INPUT DATA →

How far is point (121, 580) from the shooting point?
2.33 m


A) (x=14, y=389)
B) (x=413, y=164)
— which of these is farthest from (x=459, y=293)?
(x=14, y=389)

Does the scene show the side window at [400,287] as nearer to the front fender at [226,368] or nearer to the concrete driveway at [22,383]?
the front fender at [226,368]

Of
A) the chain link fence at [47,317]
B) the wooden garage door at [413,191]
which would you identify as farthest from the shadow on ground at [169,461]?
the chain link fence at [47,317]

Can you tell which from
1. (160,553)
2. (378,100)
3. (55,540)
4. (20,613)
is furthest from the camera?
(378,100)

WRITTEN REQUEST →
Rewrite every line of the entries above as a single numbered list, leaving out the blank lines.

REPLY TO THE EXERCISE →
1. How far is point (121, 580) from the shooting point?
2. 2.33 m
3. A) (x=14, y=389)
4. B) (x=413, y=164)
5. — which of these is farthest from (x=459, y=293)?
6. (x=14, y=389)
7. Does the scene show the side window at [400,287] as nearer to the front fender at [226,368] or nearer to the concrete driveway at [22,383]?
8. the front fender at [226,368]
9. Of
10. A) the chain link fence at [47,317]
11. B) the wooden garage door at [413,191]
12. which would you identify as farthest from the shadow on ground at [169,461]?
13. the chain link fence at [47,317]
14. Can you tell which from
15. 1. (160,553)
16. 2. (378,100)
17. 3. (55,540)
18. 4. (20,613)
19. is furthest from the camera?
20. (378,100)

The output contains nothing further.